- RETO A
Transcribe de la reseña sobre el rock en Dniepropetrovsk el pasaje comprendido entre "No explora sólo" y "cultura consumista occidental.", ambos incluidos.

___ FRAGMENTO DEL DOCUMENTO

Sergei Zhuk, profesor asociado de historia en la Universidad de Ball State, en Indiana, acaba de escribir un libro sugerente sobre las aventuras de la cultura popular y de sus influencias occidentales entre los “swinging sixties” jrushchevianos y el “estancamiento” brezhneviano en las provincias de Ucrania. El título lo dice todo: “Rock and Roll in the Rocket City: Occidente, Identidad e Ideología en la Dniepropetrovsk soviética”. Dniepropetrovsk es un caso interesante en la medida en que era una especie de “ciudad prohibida”, sede de la mayor fábrica de misiles de la Unión Soviética y cerrada a los extranjeros desde 1958. Es también el lugar donde peces gordos de la política como Leonid Brezhnev, Leonid Kuchma o Yulia Timoshenko hicieron sus primeras armas.

La historiografía de la vida cotidiana y de la cultura del consumo en el bloque soviético es una tendencia académica reciente que nos ha dado contribuciones muy interesantes sobre las vivencias del comunismo este-europeo, sin subestimar la dureza de las experiencias colectivas e individuales de opresión y control, pero que se alejan de las visiones apocalípticas de un totalitarismo omnipresente y asfixiante. Zhuk utiliza todo el material ahora disponible para los historiadores de la sociedad soviética, desde archivos recientemente abiertos del Partido y de la KGB hasta documentos de historia oral y diarios íntimos.

No explora sólo la relación entre Este y Oeste, sino también la relación entre centros culturales (Moscú y Leningrado) y periferia en el acceso a símbolos codiciados de sofisticación mundana. Asimismo examina la compleja y ambigua dialéctica entre ideología soviética y nacionalismo ucraniano. Este último estaba a la vez percibido por las autoridades como una amenaza de “nacionalismo burgués” y utilizado en una manera folclorística bastante inofensiva como un recurso contra la influencia “perniciosa” de la cultura consumista occidental.

______
___ REGISTROS POR PROCESAR

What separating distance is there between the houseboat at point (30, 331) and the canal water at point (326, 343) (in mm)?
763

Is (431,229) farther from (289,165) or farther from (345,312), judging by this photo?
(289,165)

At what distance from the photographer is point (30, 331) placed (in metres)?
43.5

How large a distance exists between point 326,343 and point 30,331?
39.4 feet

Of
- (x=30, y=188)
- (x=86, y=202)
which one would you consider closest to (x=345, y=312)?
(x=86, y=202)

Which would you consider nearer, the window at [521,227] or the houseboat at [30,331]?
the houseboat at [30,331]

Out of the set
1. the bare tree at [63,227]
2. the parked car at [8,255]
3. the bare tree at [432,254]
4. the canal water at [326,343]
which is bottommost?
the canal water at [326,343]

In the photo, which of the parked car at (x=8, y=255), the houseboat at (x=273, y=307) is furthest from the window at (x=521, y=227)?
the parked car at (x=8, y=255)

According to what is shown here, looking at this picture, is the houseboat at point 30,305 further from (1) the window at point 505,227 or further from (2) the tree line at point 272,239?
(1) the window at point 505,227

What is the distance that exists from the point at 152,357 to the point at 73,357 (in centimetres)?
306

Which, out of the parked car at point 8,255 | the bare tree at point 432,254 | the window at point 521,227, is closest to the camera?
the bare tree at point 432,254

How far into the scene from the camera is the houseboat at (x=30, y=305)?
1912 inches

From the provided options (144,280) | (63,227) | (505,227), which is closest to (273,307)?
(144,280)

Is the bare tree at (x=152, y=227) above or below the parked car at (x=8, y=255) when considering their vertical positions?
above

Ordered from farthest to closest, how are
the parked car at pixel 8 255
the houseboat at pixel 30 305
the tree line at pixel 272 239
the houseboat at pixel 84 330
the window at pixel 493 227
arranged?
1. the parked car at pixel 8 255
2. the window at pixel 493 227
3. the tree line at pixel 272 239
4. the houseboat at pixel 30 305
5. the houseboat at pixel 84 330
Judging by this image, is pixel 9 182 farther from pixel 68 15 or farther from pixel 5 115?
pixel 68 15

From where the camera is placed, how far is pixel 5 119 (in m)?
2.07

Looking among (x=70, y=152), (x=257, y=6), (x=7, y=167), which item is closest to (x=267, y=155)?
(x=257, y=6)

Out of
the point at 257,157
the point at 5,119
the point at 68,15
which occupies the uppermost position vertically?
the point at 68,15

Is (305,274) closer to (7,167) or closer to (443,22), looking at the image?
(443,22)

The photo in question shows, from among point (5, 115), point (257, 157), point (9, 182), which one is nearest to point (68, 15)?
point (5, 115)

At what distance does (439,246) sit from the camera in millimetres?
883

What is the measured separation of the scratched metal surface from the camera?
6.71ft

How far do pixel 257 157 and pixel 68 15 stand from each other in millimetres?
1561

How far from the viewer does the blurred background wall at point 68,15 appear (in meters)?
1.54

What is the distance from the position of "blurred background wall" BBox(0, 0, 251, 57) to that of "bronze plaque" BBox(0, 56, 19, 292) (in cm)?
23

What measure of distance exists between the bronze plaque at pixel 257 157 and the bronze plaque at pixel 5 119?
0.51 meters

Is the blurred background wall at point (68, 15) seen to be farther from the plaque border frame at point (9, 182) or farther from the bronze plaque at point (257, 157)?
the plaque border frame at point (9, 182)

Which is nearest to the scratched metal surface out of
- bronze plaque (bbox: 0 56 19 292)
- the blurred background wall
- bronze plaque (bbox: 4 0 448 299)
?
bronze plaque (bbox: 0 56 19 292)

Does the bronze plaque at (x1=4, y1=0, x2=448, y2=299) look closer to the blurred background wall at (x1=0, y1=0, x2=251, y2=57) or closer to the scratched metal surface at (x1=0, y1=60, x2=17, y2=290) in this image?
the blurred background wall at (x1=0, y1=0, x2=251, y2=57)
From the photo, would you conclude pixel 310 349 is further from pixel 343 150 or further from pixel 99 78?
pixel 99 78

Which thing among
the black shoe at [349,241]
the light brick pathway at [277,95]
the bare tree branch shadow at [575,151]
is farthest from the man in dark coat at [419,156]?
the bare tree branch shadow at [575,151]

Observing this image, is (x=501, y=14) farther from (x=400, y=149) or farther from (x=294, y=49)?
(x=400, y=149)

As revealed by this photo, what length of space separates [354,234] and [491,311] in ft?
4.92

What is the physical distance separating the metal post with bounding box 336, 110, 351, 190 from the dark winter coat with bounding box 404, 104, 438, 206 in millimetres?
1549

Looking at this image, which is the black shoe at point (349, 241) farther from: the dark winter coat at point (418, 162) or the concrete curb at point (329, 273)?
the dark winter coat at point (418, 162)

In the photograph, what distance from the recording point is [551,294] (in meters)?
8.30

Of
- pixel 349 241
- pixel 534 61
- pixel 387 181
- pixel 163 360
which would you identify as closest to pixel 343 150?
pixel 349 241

______

- RETO B
Convierte a CSV de dos columnas, enunciado y respuesta, solo los registros situados entre la línea que contiene "What measure of" y la que contiene "0.51 meters", ambas incluidas. Pon una fila por registro y cada texto en un campo entre comillas, con los saltos de línea cambiados por espacios.

- RESPUESTA A
No explora sólo la relación entre Este y Oeste, sino también la relación entre centros culturales (Moscú y Leningrado) y periferia en el acceso a símbolos codiciados de sofisticación mundana. Asimismo examina la compleja y ambigua dialéctica entre ideología soviética y nacionalismo ucraniano. Este último estaba a la vez percibido por las autoridades como una amenaza de “nacionalismo burgués” y utilizado en una manera folclorística bastante inofensiva como un recurso contra la influencia “perniciosa” de la cultura consumista occidental.

- RESPUESTA B
enunciado,respuesta
"What measure of distance exists between the bronze plaque at pixel 257 157 and the bronze plaque at pixel 5 119?","0.51 meters"